#### Recorded data ####
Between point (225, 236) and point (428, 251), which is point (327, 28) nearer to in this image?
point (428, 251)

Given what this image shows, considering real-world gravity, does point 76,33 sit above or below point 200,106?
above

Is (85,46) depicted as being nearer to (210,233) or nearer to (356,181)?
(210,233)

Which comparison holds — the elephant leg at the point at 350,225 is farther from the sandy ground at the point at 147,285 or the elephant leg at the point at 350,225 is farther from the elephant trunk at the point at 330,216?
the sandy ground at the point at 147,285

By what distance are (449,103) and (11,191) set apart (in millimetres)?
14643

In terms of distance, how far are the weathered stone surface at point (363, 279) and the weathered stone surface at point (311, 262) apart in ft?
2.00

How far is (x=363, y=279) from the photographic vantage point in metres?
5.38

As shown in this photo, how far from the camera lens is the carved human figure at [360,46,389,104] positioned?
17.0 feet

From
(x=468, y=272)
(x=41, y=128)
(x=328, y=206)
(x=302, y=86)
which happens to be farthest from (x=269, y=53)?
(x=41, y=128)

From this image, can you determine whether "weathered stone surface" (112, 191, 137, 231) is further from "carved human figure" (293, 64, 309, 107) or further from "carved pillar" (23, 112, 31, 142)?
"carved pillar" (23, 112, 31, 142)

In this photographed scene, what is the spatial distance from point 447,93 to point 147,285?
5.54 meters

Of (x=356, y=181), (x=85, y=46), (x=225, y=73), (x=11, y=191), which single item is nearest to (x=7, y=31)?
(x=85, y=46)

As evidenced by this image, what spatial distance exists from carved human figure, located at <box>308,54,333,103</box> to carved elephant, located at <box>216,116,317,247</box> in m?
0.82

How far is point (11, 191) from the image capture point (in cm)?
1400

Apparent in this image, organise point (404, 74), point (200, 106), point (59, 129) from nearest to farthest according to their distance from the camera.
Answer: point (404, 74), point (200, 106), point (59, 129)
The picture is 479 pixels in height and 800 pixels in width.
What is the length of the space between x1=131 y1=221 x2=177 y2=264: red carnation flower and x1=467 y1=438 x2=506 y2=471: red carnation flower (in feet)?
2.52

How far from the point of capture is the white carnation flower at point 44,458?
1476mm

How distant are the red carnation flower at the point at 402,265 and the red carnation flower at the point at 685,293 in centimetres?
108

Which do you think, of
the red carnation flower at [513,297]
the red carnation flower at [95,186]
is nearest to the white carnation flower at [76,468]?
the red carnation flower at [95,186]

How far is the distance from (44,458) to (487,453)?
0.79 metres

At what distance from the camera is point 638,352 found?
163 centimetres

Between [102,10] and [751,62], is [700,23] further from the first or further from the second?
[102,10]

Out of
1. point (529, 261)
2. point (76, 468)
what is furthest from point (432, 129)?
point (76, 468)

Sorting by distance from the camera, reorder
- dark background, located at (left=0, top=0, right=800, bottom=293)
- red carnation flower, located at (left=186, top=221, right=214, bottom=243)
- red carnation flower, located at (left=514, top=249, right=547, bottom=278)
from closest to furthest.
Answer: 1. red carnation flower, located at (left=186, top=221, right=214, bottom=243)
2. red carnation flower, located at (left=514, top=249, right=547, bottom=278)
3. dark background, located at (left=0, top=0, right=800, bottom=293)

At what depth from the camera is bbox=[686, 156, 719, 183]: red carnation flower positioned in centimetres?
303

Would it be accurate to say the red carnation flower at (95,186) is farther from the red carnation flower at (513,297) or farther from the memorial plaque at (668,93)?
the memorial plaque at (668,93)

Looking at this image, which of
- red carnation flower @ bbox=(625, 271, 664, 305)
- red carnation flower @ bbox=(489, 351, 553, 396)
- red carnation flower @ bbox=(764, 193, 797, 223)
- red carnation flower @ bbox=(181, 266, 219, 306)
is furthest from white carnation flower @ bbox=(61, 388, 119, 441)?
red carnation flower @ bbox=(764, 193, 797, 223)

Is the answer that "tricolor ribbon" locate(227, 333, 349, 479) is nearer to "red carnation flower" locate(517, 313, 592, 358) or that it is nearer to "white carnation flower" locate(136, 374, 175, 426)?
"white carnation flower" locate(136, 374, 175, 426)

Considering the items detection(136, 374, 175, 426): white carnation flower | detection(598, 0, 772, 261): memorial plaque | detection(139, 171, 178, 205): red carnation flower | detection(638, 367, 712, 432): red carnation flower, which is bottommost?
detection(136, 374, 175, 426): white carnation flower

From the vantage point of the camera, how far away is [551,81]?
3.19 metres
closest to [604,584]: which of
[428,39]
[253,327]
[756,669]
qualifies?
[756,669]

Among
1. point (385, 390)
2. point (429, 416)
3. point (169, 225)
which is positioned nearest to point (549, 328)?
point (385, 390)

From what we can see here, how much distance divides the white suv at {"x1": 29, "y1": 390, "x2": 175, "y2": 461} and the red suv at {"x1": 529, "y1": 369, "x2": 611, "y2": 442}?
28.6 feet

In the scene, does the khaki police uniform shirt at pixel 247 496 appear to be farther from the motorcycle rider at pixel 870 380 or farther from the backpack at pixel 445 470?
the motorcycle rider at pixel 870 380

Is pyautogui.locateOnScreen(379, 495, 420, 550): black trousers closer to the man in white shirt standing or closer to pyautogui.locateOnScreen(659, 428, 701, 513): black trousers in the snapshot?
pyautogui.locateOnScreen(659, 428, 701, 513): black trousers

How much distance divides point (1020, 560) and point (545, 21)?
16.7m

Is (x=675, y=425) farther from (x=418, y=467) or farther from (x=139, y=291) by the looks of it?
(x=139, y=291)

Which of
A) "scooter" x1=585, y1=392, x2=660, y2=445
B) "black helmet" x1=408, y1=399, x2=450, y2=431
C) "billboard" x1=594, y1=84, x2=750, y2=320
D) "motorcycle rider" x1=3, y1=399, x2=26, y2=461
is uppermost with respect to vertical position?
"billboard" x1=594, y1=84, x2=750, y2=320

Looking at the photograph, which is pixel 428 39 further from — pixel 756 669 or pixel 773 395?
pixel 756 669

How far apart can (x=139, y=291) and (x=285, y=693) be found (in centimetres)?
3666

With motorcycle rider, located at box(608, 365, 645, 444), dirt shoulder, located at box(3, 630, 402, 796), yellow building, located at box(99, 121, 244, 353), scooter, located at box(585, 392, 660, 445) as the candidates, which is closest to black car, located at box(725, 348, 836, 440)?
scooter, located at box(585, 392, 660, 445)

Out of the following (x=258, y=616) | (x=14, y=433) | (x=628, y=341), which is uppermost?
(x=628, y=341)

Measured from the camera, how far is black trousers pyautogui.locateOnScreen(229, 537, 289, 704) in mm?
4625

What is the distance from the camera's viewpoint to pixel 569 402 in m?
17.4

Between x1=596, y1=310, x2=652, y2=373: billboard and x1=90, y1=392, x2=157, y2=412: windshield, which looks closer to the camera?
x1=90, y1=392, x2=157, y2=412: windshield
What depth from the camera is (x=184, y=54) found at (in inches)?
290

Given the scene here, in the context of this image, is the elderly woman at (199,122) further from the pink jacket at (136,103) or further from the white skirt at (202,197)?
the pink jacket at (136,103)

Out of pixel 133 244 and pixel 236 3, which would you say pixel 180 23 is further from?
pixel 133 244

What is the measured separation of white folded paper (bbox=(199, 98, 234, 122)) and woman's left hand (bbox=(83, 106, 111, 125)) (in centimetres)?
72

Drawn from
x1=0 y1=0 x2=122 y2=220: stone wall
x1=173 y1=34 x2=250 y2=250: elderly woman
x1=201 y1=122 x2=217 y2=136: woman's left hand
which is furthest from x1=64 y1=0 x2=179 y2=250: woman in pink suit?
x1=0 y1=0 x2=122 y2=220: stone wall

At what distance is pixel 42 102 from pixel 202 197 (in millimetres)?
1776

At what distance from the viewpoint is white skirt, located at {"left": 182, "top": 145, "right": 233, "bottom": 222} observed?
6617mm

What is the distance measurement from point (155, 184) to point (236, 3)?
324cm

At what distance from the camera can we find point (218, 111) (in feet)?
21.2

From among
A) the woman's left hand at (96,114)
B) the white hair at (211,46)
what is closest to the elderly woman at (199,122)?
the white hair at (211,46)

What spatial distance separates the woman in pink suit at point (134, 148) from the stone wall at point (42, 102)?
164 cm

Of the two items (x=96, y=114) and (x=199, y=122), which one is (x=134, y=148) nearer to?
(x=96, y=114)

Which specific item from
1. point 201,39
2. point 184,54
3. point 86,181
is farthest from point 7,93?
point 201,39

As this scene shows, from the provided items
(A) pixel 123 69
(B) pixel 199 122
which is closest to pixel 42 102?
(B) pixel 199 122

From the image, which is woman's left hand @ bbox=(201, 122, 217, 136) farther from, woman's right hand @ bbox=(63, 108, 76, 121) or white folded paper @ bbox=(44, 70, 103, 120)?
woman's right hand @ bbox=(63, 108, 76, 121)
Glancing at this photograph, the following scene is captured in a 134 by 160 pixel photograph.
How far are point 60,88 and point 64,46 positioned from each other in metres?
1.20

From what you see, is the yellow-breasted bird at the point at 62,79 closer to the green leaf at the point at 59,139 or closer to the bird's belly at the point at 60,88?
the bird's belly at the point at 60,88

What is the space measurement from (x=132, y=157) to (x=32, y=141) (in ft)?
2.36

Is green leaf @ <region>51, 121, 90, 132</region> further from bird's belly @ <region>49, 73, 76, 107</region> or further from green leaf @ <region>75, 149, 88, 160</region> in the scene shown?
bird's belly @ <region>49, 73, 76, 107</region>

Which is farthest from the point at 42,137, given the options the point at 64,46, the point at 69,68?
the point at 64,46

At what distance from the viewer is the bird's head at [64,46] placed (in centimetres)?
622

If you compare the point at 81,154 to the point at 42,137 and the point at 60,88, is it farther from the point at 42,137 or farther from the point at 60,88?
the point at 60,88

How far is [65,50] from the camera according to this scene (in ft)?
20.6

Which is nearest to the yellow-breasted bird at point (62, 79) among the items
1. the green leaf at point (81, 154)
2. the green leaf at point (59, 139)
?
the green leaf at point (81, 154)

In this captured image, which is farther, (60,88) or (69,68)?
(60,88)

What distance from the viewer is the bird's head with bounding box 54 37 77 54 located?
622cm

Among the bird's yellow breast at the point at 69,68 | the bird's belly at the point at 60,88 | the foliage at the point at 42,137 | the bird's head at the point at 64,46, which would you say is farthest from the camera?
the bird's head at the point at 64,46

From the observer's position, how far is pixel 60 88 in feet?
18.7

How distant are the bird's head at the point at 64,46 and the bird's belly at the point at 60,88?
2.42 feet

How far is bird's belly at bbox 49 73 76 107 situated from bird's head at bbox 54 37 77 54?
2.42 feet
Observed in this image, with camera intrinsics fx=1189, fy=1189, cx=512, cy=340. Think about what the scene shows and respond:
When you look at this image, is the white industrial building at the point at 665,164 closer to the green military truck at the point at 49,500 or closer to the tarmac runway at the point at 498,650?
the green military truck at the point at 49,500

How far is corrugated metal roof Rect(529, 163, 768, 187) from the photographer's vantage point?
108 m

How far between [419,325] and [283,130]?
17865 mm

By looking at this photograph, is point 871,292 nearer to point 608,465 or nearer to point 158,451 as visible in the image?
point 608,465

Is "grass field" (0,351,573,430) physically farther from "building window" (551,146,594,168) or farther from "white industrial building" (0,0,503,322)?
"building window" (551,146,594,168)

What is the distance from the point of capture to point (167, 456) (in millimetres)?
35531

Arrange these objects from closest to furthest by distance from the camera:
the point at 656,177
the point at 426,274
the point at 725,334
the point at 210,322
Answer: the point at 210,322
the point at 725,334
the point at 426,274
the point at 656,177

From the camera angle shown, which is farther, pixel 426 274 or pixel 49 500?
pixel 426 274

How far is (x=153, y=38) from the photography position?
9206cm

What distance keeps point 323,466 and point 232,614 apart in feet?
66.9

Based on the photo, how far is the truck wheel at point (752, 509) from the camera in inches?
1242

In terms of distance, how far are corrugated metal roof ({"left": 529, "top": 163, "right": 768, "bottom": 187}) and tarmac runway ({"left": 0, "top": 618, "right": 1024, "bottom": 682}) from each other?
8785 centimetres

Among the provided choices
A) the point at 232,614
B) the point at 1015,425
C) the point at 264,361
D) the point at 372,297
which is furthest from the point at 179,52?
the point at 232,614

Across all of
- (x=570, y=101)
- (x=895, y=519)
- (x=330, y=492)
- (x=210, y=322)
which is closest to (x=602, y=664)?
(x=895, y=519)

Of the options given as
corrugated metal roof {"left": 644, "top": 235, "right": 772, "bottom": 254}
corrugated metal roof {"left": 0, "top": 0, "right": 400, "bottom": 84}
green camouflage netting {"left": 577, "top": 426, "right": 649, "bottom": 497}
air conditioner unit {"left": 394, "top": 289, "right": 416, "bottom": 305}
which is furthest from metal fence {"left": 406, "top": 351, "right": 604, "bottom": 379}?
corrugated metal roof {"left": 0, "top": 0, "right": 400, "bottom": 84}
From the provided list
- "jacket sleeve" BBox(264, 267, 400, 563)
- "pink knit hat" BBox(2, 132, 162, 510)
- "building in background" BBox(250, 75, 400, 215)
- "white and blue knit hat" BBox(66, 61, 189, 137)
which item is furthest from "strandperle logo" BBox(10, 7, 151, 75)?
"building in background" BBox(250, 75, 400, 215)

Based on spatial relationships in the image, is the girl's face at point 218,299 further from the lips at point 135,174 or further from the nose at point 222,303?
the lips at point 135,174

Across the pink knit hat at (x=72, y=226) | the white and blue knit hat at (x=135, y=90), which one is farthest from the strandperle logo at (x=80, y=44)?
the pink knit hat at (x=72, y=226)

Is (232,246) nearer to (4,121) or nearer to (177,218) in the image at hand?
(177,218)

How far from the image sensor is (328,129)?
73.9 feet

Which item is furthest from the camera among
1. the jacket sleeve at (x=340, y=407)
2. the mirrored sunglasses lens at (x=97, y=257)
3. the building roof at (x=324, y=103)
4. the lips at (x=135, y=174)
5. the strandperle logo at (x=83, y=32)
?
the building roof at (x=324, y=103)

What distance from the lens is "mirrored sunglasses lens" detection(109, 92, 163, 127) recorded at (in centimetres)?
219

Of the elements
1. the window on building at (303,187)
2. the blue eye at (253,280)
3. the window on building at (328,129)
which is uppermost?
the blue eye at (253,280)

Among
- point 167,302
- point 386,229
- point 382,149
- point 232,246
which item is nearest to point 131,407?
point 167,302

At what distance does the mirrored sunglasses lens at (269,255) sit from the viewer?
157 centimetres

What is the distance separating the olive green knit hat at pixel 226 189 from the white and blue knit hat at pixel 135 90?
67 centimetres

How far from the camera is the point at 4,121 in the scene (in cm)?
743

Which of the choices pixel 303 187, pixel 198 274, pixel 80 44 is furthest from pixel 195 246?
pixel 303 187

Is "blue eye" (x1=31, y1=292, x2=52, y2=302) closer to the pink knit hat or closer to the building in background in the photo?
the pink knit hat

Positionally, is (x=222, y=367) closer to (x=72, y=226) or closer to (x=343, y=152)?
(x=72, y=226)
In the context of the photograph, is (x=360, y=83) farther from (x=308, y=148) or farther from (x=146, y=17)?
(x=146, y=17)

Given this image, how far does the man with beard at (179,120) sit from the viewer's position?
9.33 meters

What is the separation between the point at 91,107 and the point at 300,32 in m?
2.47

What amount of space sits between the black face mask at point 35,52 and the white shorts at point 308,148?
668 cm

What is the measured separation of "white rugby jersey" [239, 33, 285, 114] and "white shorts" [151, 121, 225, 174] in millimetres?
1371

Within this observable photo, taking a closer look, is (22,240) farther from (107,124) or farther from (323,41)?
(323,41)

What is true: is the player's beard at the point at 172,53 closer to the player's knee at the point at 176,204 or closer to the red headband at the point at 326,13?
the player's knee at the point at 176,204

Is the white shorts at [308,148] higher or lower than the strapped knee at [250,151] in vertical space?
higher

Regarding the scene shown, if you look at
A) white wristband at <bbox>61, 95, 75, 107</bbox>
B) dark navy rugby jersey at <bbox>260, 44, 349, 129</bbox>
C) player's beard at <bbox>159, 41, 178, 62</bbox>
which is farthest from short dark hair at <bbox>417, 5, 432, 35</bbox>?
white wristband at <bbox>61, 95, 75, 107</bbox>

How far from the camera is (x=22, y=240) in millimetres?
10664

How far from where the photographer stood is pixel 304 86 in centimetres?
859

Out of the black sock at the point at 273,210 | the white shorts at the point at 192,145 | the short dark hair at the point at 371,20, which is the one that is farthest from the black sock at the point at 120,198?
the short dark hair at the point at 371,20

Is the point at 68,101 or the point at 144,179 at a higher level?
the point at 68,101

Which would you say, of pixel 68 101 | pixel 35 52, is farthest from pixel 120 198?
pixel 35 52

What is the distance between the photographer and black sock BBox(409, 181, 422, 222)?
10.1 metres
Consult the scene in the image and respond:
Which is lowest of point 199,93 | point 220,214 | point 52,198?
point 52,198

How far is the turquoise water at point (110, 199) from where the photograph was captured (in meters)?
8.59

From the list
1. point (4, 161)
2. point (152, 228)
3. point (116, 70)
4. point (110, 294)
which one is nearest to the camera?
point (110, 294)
####
» Task instructions: Transcribe verbatim the lines of the collected data, beginning with the line that contains "Is the point at 68,101" and continuing through the final line.

» Expected answer:
Is the point at 68,101 or the point at 144,179 at a higher level?
the point at 68,101

Which would you say, of pixel 68 101 | pixel 35 52, is farthest from pixel 120 198?
pixel 35 52

What is the distance between the photographer and black sock BBox(409, 181, 422, 222)?
10.1 metres
Consult the scene in the image and respond:
Which is lowest of point 199,93 | point 220,214 | point 52,198?
point 52,198

How far is the turquoise water at point (110, 199) from where the photograph was captured (in meters)?
8.59

From the list
1. point (4, 161)
2. point (152, 228)
3. point (116, 70)
4. point (110, 294)
which one is nearest to the camera?
point (110, 294)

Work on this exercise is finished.